La carriera di Cheddira, perciò, sta procedendo speditamente: una traiettoria inaspettata, considerato che appena un anno fa era un attaccante di riserva, una semplice scommessa del bravissimo ds biancorosso Ciro Polito, di una squadra di Serie C, seppur di vertice. Oggi, invece, per Cheddira si parla anche di un probabile sbarco in A a breve termine, con squadre come Sampdoria e Torino interessate a rilevarlo. E pensare che, a 24 anni, per la punta biancorossa si tratta della prima volta in B: nel 2019 giocava ancora in Serie D, con la Sangiustese, dove il Parma lo aveva pescato per poi girarlo in prestito in C, tra Arezzo, Lecco, Mantova e appunto Bari. La società pugliese lo ha riscattato a titolo definitivo quest’anno, per una cifra che è stata molto più bassa dei 700mila euro pattuiti un anno fa: 380mila o 150mila euro (più una percentuale sulla futura rivendita) a seconda dei vari report, comunque una valutazione che fa intendere come il Parma non lo considerasse un giocatore su cui puntare fortemente.

Curiosamente, proprio il Parma è stata l’unica squadra contro cui, finora, Cheddira non ha segnato (anche se, in quell’occasione, si è procurato un calcio di rigore e ha servito un assist): prima c’era stata la doppietta al Padova e la tripletta al Verona in Coppa Italia, poi, dopo la prima giornata a Parma, l’italo-marocchino non si è più fermato, segnando per sette giornate di fila. I gol, appunto: arrivati in tutti i modi. Di rapina, come contro Palermo e Spal, di testa, contro Cosenza e Brescia, o aiutandosi con un controllo sofisticato. Come a Cagliari, la rete probabilmente che più salta all’occhio della lista: sul suggerimento in verticale di Maita, Cheddira si aggiusta la palla con il petto, che gli salta alta ma che riesce comunque a colpire prima dell’uscita del portiere, indirizzandola verso la porta. La riprova di un istinto per il gol, debordato quasi all’improvviso.

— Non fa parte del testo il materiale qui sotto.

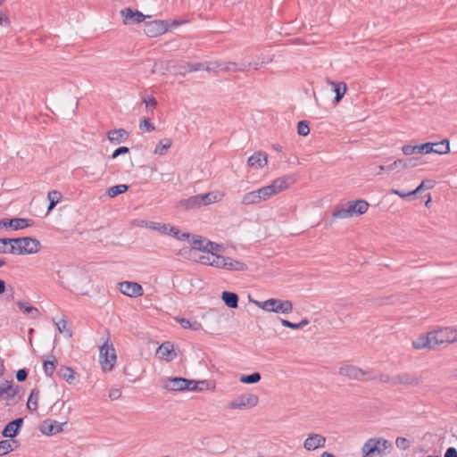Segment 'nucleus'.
Listing matches in <instances>:
<instances>
[{"label":"nucleus","mask_w":457,"mask_h":457,"mask_svg":"<svg viewBox=\"0 0 457 457\" xmlns=\"http://www.w3.org/2000/svg\"><path fill=\"white\" fill-rule=\"evenodd\" d=\"M11 241L12 254H32L37 253L41 247L39 240L30 237L12 238Z\"/></svg>","instance_id":"2"},{"label":"nucleus","mask_w":457,"mask_h":457,"mask_svg":"<svg viewBox=\"0 0 457 457\" xmlns=\"http://www.w3.org/2000/svg\"><path fill=\"white\" fill-rule=\"evenodd\" d=\"M247 164L253 169H261L267 164V155L262 152H255L248 158Z\"/></svg>","instance_id":"22"},{"label":"nucleus","mask_w":457,"mask_h":457,"mask_svg":"<svg viewBox=\"0 0 457 457\" xmlns=\"http://www.w3.org/2000/svg\"><path fill=\"white\" fill-rule=\"evenodd\" d=\"M100 362L104 371H111L113 369L117 356L112 345L105 342L99 349Z\"/></svg>","instance_id":"6"},{"label":"nucleus","mask_w":457,"mask_h":457,"mask_svg":"<svg viewBox=\"0 0 457 457\" xmlns=\"http://www.w3.org/2000/svg\"><path fill=\"white\" fill-rule=\"evenodd\" d=\"M23 425V419L17 418L6 424L2 431V435L4 437L13 438L15 437Z\"/></svg>","instance_id":"17"},{"label":"nucleus","mask_w":457,"mask_h":457,"mask_svg":"<svg viewBox=\"0 0 457 457\" xmlns=\"http://www.w3.org/2000/svg\"><path fill=\"white\" fill-rule=\"evenodd\" d=\"M416 154H428L432 153L433 145L430 142H427L421 145H415Z\"/></svg>","instance_id":"52"},{"label":"nucleus","mask_w":457,"mask_h":457,"mask_svg":"<svg viewBox=\"0 0 457 457\" xmlns=\"http://www.w3.org/2000/svg\"><path fill=\"white\" fill-rule=\"evenodd\" d=\"M221 258H222V255H220V254L206 253V254L200 255L197 258V262H199L202 264H206V265H210V266L220 269V263L222 262Z\"/></svg>","instance_id":"25"},{"label":"nucleus","mask_w":457,"mask_h":457,"mask_svg":"<svg viewBox=\"0 0 457 457\" xmlns=\"http://www.w3.org/2000/svg\"><path fill=\"white\" fill-rule=\"evenodd\" d=\"M328 83L332 87V90L335 92V103H339L344 97L347 90V86L345 82H337L328 79Z\"/></svg>","instance_id":"28"},{"label":"nucleus","mask_w":457,"mask_h":457,"mask_svg":"<svg viewBox=\"0 0 457 457\" xmlns=\"http://www.w3.org/2000/svg\"><path fill=\"white\" fill-rule=\"evenodd\" d=\"M129 189V186L125 184H120L112 186L108 188L106 194L109 197H115L122 193H125Z\"/></svg>","instance_id":"39"},{"label":"nucleus","mask_w":457,"mask_h":457,"mask_svg":"<svg viewBox=\"0 0 457 457\" xmlns=\"http://www.w3.org/2000/svg\"><path fill=\"white\" fill-rule=\"evenodd\" d=\"M222 262L220 269H226L228 270L244 271L247 270V265L240 261L234 260L230 257L222 256Z\"/></svg>","instance_id":"19"},{"label":"nucleus","mask_w":457,"mask_h":457,"mask_svg":"<svg viewBox=\"0 0 457 457\" xmlns=\"http://www.w3.org/2000/svg\"><path fill=\"white\" fill-rule=\"evenodd\" d=\"M230 65L237 66V62H204V71H230Z\"/></svg>","instance_id":"23"},{"label":"nucleus","mask_w":457,"mask_h":457,"mask_svg":"<svg viewBox=\"0 0 457 457\" xmlns=\"http://www.w3.org/2000/svg\"><path fill=\"white\" fill-rule=\"evenodd\" d=\"M129 133L124 129H117L108 131L107 138L113 144H120L128 139Z\"/></svg>","instance_id":"24"},{"label":"nucleus","mask_w":457,"mask_h":457,"mask_svg":"<svg viewBox=\"0 0 457 457\" xmlns=\"http://www.w3.org/2000/svg\"><path fill=\"white\" fill-rule=\"evenodd\" d=\"M221 249L222 245L212 242V245H209V250L206 252V253L218 254L217 253H219Z\"/></svg>","instance_id":"60"},{"label":"nucleus","mask_w":457,"mask_h":457,"mask_svg":"<svg viewBox=\"0 0 457 457\" xmlns=\"http://www.w3.org/2000/svg\"><path fill=\"white\" fill-rule=\"evenodd\" d=\"M12 444H15V447L20 446V443L17 440H1L0 441V456H4L13 451Z\"/></svg>","instance_id":"34"},{"label":"nucleus","mask_w":457,"mask_h":457,"mask_svg":"<svg viewBox=\"0 0 457 457\" xmlns=\"http://www.w3.org/2000/svg\"><path fill=\"white\" fill-rule=\"evenodd\" d=\"M178 322L184 328H190L192 330H198L199 328H200V323L195 321V322H191L190 320L185 319V318H180V319H178L177 320Z\"/></svg>","instance_id":"51"},{"label":"nucleus","mask_w":457,"mask_h":457,"mask_svg":"<svg viewBox=\"0 0 457 457\" xmlns=\"http://www.w3.org/2000/svg\"><path fill=\"white\" fill-rule=\"evenodd\" d=\"M119 289L121 294L129 297H138L144 294L142 286L137 282L133 281H123L119 283Z\"/></svg>","instance_id":"9"},{"label":"nucleus","mask_w":457,"mask_h":457,"mask_svg":"<svg viewBox=\"0 0 457 457\" xmlns=\"http://www.w3.org/2000/svg\"><path fill=\"white\" fill-rule=\"evenodd\" d=\"M121 391L119 388H112L109 392V398L111 400H117L120 397Z\"/></svg>","instance_id":"63"},{"label":"nucleus","mask_w":457,"mask_h":457,"mask_svg":"<svg viewBox=\"0 0 457 457\" xmlns=\"http://www.w3.org/2000/svg\"><path fill=\"white\" fill-rule=\"evenodd\" d=\"M12 383V381H11ZM18 394V386L13 387L12 384L0 387V399L11 400Z\"/></svg>","instance_id":"32"},{"label":"nucleus","mask_w":457,"mask_h":457,"mask_svg":"<svg viewBox=\"0 0 457 457\" xmlns=\"http://www.w3.org/2000/svg\"><path fill=\"white\" fill-rule=\"evenodd\" d=\"M189 382L190 384H188V387H187V390L189 391H202L204 386H207L206 380L195 381L189 379Z\"/></svg>","instance_id":"49"},{"label":"nucleus","mask_w":457,"mask_h":457,"mask_svg":"<svg viewBox=\"0 0 457 457\" xmlns=\"http://www.w3.org/2000/svg\"><path fill=\"white\" fill-rule=\"evenodd\" d=\"M201 207L209 205L211 204L216 203L219 201L218 195L215 192H209L203 195H198Z\"/></svg>","instance_id":"37"},{"label":"nucleus","mask_w":457,"mask_h":457,"mask_svg":"<svg viewBox=\"0 0 457 457\" xmlns=\"http://www.w3.org/2000/svg\"><path fill=\"white\" fill-rule=\"evenodd\" d=\"M355 215H361L369 209V204L365 200L352 201Z\"/></svg>","instance_id":"40"},{"label":"nucleus","mask_w":457,"mask_h":457,"mask_svg":"<svg viewBox=\"0 0 457 457\" xmlns=\"http://www.w3.org/2000/svg\"><path fill=\"white\" fill-rule=\"evenodd\" d=\"M326 438L320 434H310L303 443V447L308 451H314L320 447H324Z\"/></svg>","instance_id":"15"},{"label":"nucleus","mask_w":457,"mask_h":457,"mask_svg":"<svg viewBox=\"0 0 457 457\" xmlns=\"http://www.w3.org/2000/svg\"><path fill=\"white\" fill-rule=\"evenodd\" d=\"M34 224V221L30 219L24 218H13L10 219V228L13 230L22 229L30 227Z\"/></svg>","instance_id":"29"},{"label":"nucleus","mask_w":457,"mask_h":457,"mask_svg":"<svg viewBox=\"0 0 457 457\" xmlns=\"http://www.w3.org/2000/svg\"><path fill=\"white\" fill-rule=\"evenodd\" d=\"M258 397L255 395H243L228 403V409H246L257 405Z\"/></svg>","instance_id":"8"},{"label":"nucleus","mask_w":457,"mask_h":457,"mask_svg":"<svg viewBox=\"0 0 457 457\" xmlns=\"http://www.w3.org/2000/svg\"><path fill=\"white\" fill-rule=\"evenodd\" d=\"M339 374L342 376H345L352 379L367 380V378H364L368 373L356 366L353 365H344L339 369Z\"/></svg>","instance_id":"12"},{"label":"nucleus","mask_w":457,"mask_h":457,"mask_svg":"<svg viewBox=\"0 0 457 457\" xmlns=\"http://www.w3.org/2000/svg\"><path fill=\"white\" fill-rule=\"evenodd\" d=\"M145 228H150L154 231H158L163 235H168L169 228H170V225L165 224V223H161V222L152 221V222H145Z\"/></svg>","instance_id":"35"},{"label":"nucleus","mask_w":457,"mask_h":457,"mask_svg":"<svg viewBox=\"0 0 457 457\" xmlns=\"http://www.w3.org/2000/svg\"><path fill=\"white\" fill-rule=\"evenodd\" d=\"M395 445L400 450L405 451V450L410 448L411 444H410V441L407 438L402 437V436H398L395 439Z\"/></svg>","instance_id":"55"},{"label":"nucleus","mask_w":457,"mask_h":457,"mask_svg":"<svg viewBox=\"0 0 457 457\" xmlns=\"http://www.w3.org/2000/svg\"><path fill=\"white\" fill-rule=\"evenodd\" d=\"M178 207L187 211L201 208L198 195L180 200L178 203Z\"/></svg>","instance_id":"27"},{"label":"nucleus","mask_w":457,"mask_h":457,"mask_svg":"<svg viewBox=\"0 0 457 457\" xmlns=\"http://www.w3.org/2000/svg\"><path fill=\"white\" fill-rule=\"evenodd\" d=\"M262 377L259 372H253L249 375H242L240 377V382L244 384H255L261 380Z\"/></svg>","instance_id":"45"},{"label":"nucleus","mask_w":457,"mask_h":457,"mask_svg":"<svg viewBox=\"0 0 457 457\" xmlns=\"http://www.w3.org/2000/svg\"><path fill=\"white\" fill-rule=\"evenodd\" d=\"M297 133L300 136H307L310 133L309 122L307 120H301L297 124Z\"/></svg>","instance_id":"53"},{"label":"nucleus","mask_w":457,"mask_h":457,"mask_svg":"<svg viewBox=\"0 0 457 457\" xmlns=\"http://www.w3.org/2000/svg\"><path fill=\"white\" fill-rule=\"evenodd\" d=\"M221 299L229 308L234 309L238 306V295L236 293L224 291L222 292Z\"/></svg>","instance_id":"30"},{"label":"nucleus","mask_w":457,"mask_h":457,"mask_svg":"<svg viewBox=\"0 0 457 457\" xmlns=\"http://www.w3.org/2000/svg\"><path fill=\"white\" fill-rule=\"evenodd\" d=\"M120 14L124 19V23H131V24H138L145 18H148L149 16L144 15L139 11H133L131 8L127 7L120 11Z\"/></svg>","instance_id":"11"},{"label":"nucleus","mask_w":457,"mask_h":457,"mask_svg":"<svg viewBox=\"0 0 457 457\" xmlns=\"http://www.w3.org/2000/svg\"><path fill=\"white\" fill-rule=\"evenodd\" d=\"M47 198L49 200L47 212H50L56 206V204L61 201L62 194L59 191L53 190L48 193Z\"/></svg>","instance_id":"38"},{"label":"nucleus","mask_w":457,"mask_h":457,"mask_svg":"<svg viewBox=\"0 0 457 457\" xmlns=\"http://www.w3.org/2000/svg\"><path fill=\"white\" fill-rule=\"evenodd\" d=\"M183 69L186 72L198 71L204 70V62H187Z\"/></svg>","instance_id":"50"},{"label":"nucleus","mask_w":457,"mask_h":457,"mask_svg":"<svg viewBox=\"0 0 457 457\" xmlns=\"http://www.w3.org/2000/svg\"><path fill=\"white\" fill-rule=\"evenodd\" d=\"M65 423H60L56 420H46L43 422L40 427V431L43 435L52 436L58 434L63 430Z\"/></svg>","instance_id":"16"},{"label":"nucleus","mask_w":457,"mask_h":457,"mask_svg":"<svg viewBox=\"0 0 457 457\" xmlns=\"http://www.w3.org/2000/svg\"><path fill=\"white\" fill-rule=\"evenodd\" d=\"M38 398H39V390L37 388H34L31 390L28 402H27V408L31 411H37L38 407Z\"/></svg>","instance_id":"36"},{"label":"nucleus","mask_w":457,"mask_h":457,"mask_svg":"<svg viewBox=\"0 0 457 457\" xmlns=\"http://www.w3.org/2000/svg\"><path fill=\"white\" fill-rule=\"evenodd\" d=\"M171 146V141L169 138L161 140L154 149V154L162 155Z\"/></svg>","instance_id":"43"},{"label":"nucleus","mask_w":457,"mask_h":457,"mask_svg":"<svg viewBox=\"0 0 457 457\" xmlns=\"http://www.w3.org/2000/svg\"><path fill=\"white\" fill-rule=\"evenodd\" d=\"M192 249L189 248H184L181 249L179 252V255H182L184 257H187V254L188 256H191L192 253H195V251H201L206 253V252L209 250V245H212V241L207 240L206 238L203 237L202 236H194L192 237L191 241Z\"/></svg>","instance_id":"7"},{"label":"nucleus","mask_w":457,"mask_h":457,"mask_svg":"<svg viewBox=\"0 0 457 457\" xmlns=\"http://www.w3.org/2000/svg\"><path fill=\"white\" fill-rule=\"evenodd\" d=\"M139 128L140 129L146 132H151L154 130V126L146 118H144L143 120H140Z\"/></svg>","instance_id":"56"},{"label":"nucleus","mask_w":457,"mask_h":457,"mask_svg":"<svg viewBox=\"0 0 457 457\" xmlns=\"http://www.w3.org/2000/svg\"><path fill=\"white\" fill-rule=\"evenodd\" d=\"M188 384H190L189 379L180 377H174L168 378L164 382L163 386L169 391H183L187 390Z\"/></svg>","instance_id":"13"},{"label":"nucleus","mask_w":457,"mask_h":457,"mask_svg":"<svg viewBox=\"0 0 457 457\" xmlns=\"http://www.w3.org/2000/svg\"><path fill=\"white\" fill-rule=\"evenodd\" d=\"M392 447L390 441L382 437H372L367 440L362 448V457H383Z\"/></svg>","instance_id":"3"},{"label":"nucleus","mask_w":457,"mask_h":457,"mask_svg":"<svg viewBox=\"0 0 457 457\" xmlns=\"http://www.w3.org/2000/svg\"><path fill=\"white\" fill-rule=\"evenodd\" d=\"M259 65H260L259 62H249V63H240V67L235 69V71H246L251 67H253L254 70H258Z\"/></svg>","instance_id":"57"},{"label":"nucleus","mask_w":457,"mask_h":457,"mask_svg":"<svg viewBox=\"0 0 457 457\" xmlns=\"http://www.w3.org/2000/svg\"><path fill=\"white\" fill-rule=\"evenodd\" d=\"M53 361H44V372L46 376L52 377L54 375V372L55 370V362L56 359L54 356H53Z\"/></svg>","instance_id":"47"},{"label":"nucleus","mask_w":457,"mask_h":457,"mask_svg":"<svg viewBox=\"0 0 457 457\" xmlns=\"http://www.w3.org/2000/svg\"><path fill=\"white\" fill-rule=\"evenodd\" d=\"M431 145H433V154H445L450 152V145L447 139H444L440 142L431 143Z\"/></svg>","instance_id":"33"},{"label":"nucleus","mask_w":457,"mask_h":457,"mask_svg":"<svg viewBox=\"0 0 457 457\" xmlns=\"http://www.w3.org/2000/svg\"><path fill=\"white\" fill-rule=\"evenodd\" d=\"M56 328L59 333L63 334L64 336L71 337V330L68 328V322L65 320H61L60 321L55 323Z\"/></svg>","instance_id":"48"},{"label":"nucleus","mask_w":457,"mask_h":457,"mask_svg":"<svg viewBox=\"0 0 457 457\" xmlns=\"http://www.w3.org/2000/svg\"><path fill=\"white\" fill-rule=\"evenodd\" d=\"M421 377L414 373H402L395 375L394 386H419L422 383Z\"/></svg>","instance_id":"10"},{"label":"nucleus","mask_w":457,"mask_h":457,"mask_svg":"<svg viewBox=\"0 0 457 457\" xmlns=\"http://www.w3.org/2000/svg\"><path fill=\"white\" fill-rule=\"evenodd\" d=\"M129 152V148L127 146H120L116 150L113 151L112 154V159H115L120 155L126 154Z\"/></svg>","instance_id":"58"},{"label":"nucleus","mask_w":457,"mask_h":457,"mask_svg":"<svg viewBox=\"0 0 457 457\" xmlns=\"http://www.w3.org/2000/svg\"><path fill=\"white\" fill-rule=\"evenodd\" d=\"M295 181V179L292 175L278 178L268 186L245 194L241 203L244 205L258 204L284 191Z\"/></svg>","instance_id":"1"},{"label":"nucleus","mask_w":457,"mask_h":457,"mask_svg":"<svg viewBox=\"0 0 457 457\" xmlns=\"http://www.w3.org/2000/svg\"><path fill=\"white\" fill-rule=\"evenodd\" d=\"M370 379L378 380L381 383H389L392 386H394L395 376H389L388 374L380 373L378 375L367 378V380Z\"/></svg>","instance_id":"46"},{"label":"nucleus","mask_w":457,"mask_h":457,"mask_svg":"<svg viewBox=\"0 0 457 457\" xmlns=\"http://www.w3.org/2000/svg\"><path fill=\"white\" fill-rule=\"evenodd\" d=\"M168 235H171L173 237L180 241H187L190 237V234L188 232H180L179 229L174 226H170Z\"/></svg>","instance_id":"42"},{"label":"nucleus","mask_w":457,"mask_h":457,"mask_svg":"<svg viewBox=\"0 0 457 457\" xmlns=\"http://www.w3.org/2000/svg\"><path fill=\"white\" fill-rule=\"evenodd\" d=\"M391 194L393 195H396L402 198H406L410 195H415V191H410V192H403V191H401L399 189H392L391 190Z\"/></svg>","instance_id":"59"},{"label":"nucleus","mask_w":457,"mask_h":457,"mask_svg":"<svg viewBox=\"0 0 457 457\" xmlns=\"http://www.w3.org/2000/svg\"><path fill=\"white\" fill-rule=\"evenodd\" d=\"M58 373L59 376L65 379L69 384L73 382L75 372L71 368L63 366L60 369Z\"/></svg>","instance_id":"41"},{"label":"nucleus","mask_w":457,"mask_h":457,"mask_svg":"<svg viewBox=\"0 0 457 457\" xmlns=\"http://www.w3.org/2000/svg\"><path fill=\"white\" fill-rule=\"evenodd\" d=\"M143 102L145 104L146 107L154 108L157 104L155 98L152 96H148L147 97H145Z\"/></svg>","instance_id":"64"},{"label":"nucleus","mask_w":457,"mask_h":457,"mask_svg":"<svg viewBox=\"0 0 457 457\" xmlns=\"http://www.w3.org/2000/svg\"><path fill=\"white\" fill-rule=\"evenodd\" d=\"M402 151L405 155H411L416 154V147L415 145H404L402 147Z\"/></svg>","instance_id":"61"},{"label":"nucleus","mask_w":457,"mask_h":457,"mask_svg":"<svg viewBox=\"0 0 457 457\" xmlns=\"http://www.w3.org/2000/svg\"><path fill=\"white\" fill-rule=\"evenodd\" d=\"M166 31L167 27L163 21L156 20L145 24V32L148 37H157Z\"/></svg>","instance_id":"14"},{"label":"nucleus","mask_w":457,"mask_h":457,"mask_svg":"<svg viewBox=\"0 0 457 457\" xmlns=\"http://www.w3.org/2000/svg\"><path fill=\"white\" fill-rule=\"evenodd\" d=\"M27 377L28 370L26 369H21L16 372V378L20 382L26 380Z\"/></svg>","instance_id":"62"},{"label":"nucleus","mask_w":457,"mask_h":457,"mask_svg":"<svg viewBox=\"0 0 457 457\" xmlns=\"http://www.w3.org/2000/svg\"><path fill=\"white\" fill-rule=\"evenodd\" d=\"M12 238H0V253H11Z\"/></svg>","instance_id":"54"},{"label":"nucleus","mask_w":457,"mask_h":457,"mask_svg":"<svg viewBox=\"0 0 457 457\" xmlns=\"http://www.w3.org/2000/svg\"><path fill=\"white\" fill-rule=\"evenodd\" d=\"M156 354L163 360L168 361H172L176 357V353L173 351L172 345L170 343H163L161 345L157 351Z\"/></svg>","instance_id":"26"},{"label":"nucleus","mask_w":457,"mask_h":457,"mask_svg":"<svg viewBox=\"0 0 457 457\" xmlns=\"http://www.w3.org/2000/svg\"><path fill=\"white\" fill-rule=\"evenodd\" d=\"M430 332L435 348L443 344H452L457 340V328L452 327L442 328Z\"/></svg>","instance_id":"5"},{"label":"nucleus","mask_w":457,"mask_h":457,"mask_svg":"<svg viewBox=\"0 0 457 457\" xmlns=\"http://www.w3.org/2000/svg\"><path fill=\"white\" fill-rule=\"evenodd\" d=\"M353 215H355V213L352 201L348 202L346 206L343 204L337 205L334 211L332 212V217L334 219H346L349 217H353Z\"/></svg>","instance_id":"18"},{"label":"nucleus","mask_w":457,"mask_h":457,"mask_svg":"<svg viewBox=\"0 0 457 457\" xmlns=\"http://www.w3.org/2000/svg\"><path fill=\"white\" fill-rule=\"evenodd\" d=\"M19 309L25 314L29 315L30 318H37L39 315L38 310L30 305L29 303L19 301L17 303Z\"/></svg>","instance_id":"31"},{"label":"nucleus","mask_w":457,"mask_h":457,"mask_svg":"<svg viewBox=\"0 0 457 457\" xmlns=\"http://www.w3.org/2000/svg\"><path fill=\"white\" fill-rule=\"evenodd\" d=\"M412 346L417 349H435L431 332H428L426 335H421L412 341Z\"/></svg>","instance_id":"21"},{"label":"nucleus","mask_w":457,"mask_h":457,"mask_svg":"<svg viewBox=\"0 0 457 457\" xmlns=\"http://www.w3.org/2000/svg\"><path fill=\"white\" fill-rule=\"evenodd\" d=\"M255 304L269 312L288 314L293 311V303L289 300L283 301L277 298H270L263 302L256 301Z\"/></svg>","instance_id":"4"},{"label":"nucleus","mask_w":457,"mask_h":457,"mask_svg":"<svg viewBox=\"0 0 457 457\" xmlns=\"http://www.w3.org/2000/svg\"><path fill=\"white\" fill-rule=\"evenodd\" d=\"M280 322H281V324L284 327L290 328H293V329H300V328H303V327H305L306 325L309 324V320L307 319H303L298 323H293V322H291V321H289L287 320L281 319Z\"/></svg>","instance_id":"44"},{"label":"nucleus","mask_w":457,"mask_h":457,"mask_svg":"<svg viewBox=\"0 0 457 457\" xmlns=\"http://www.w3.org/2000/svg\"><path fill=\"white\" fill-rule=\"evenodd\" d=\"M420 163L421 162H420L419 158L412 157V158H409L406 160L398 159V160L395 161L394 162H392L391 164L387 165L386 170L389 172V171H392L399 167L401 169H406V168L418 166Z\"/></svg>","instance_id":"20"}]
</instances>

Cheddira si è specializzato in altri gol ad alto coefficiente di difficoltà, come quello contro il Cosenza: l’attaccante è bravissimo a coordinarsi di testa e soprattutto a dare contemporaneamente forza e angolo a un pallone quasi senza peso. Un cross all’apparenza innocuo è diventata la palla-gol che ha deciso la partita, con Cheddira di mezzo. Curiosamente, qualche settimana dopo l’italo-marocchino ha segnato un gol molto simile al Brescia, quello del provvisorio 3-0. Ma è il successivo, quello del 4-0, che esplica al meglio la qualità principale del barese: un senso di pericolosità costante. Qui addomestica un pallone un po’ casuale per lanciarsi a rete, bruciando la resistenza avversaria, e toccando morbidamente con il destro per scavalcare il portiere – sottolineando come, quest’anno, abbia dalla sua una freddezza sotto porta sconosciuta lo scorso anno.

Nel complesso, Cheddira sintetizza un po’ tutto quello che oggi viene richiesto a un attaccante moderno: atletismo, forza, versatilità, capacità di associarsi con i compagni, bravura nell’attaccare lo spazio e dare una mano con il pressing anche nelle situazioni senza palla. È un giocatore che, anche in solitaria, tiene in apprensione l’intera difesa avversaria con i suoi movimenti e i suoi tagli. Quando parte palla al piede, poi, lanciato negli uno contro uno, sembra sempre che possa succedere qualcosa. Ha in sé questa sensazione di volare come su un tappeto magico, l’idea di una forza misteriosa che lo sospinge verso la porta. Un senso di leggerezza, quello di tutto il Bari, un senso di rinascita.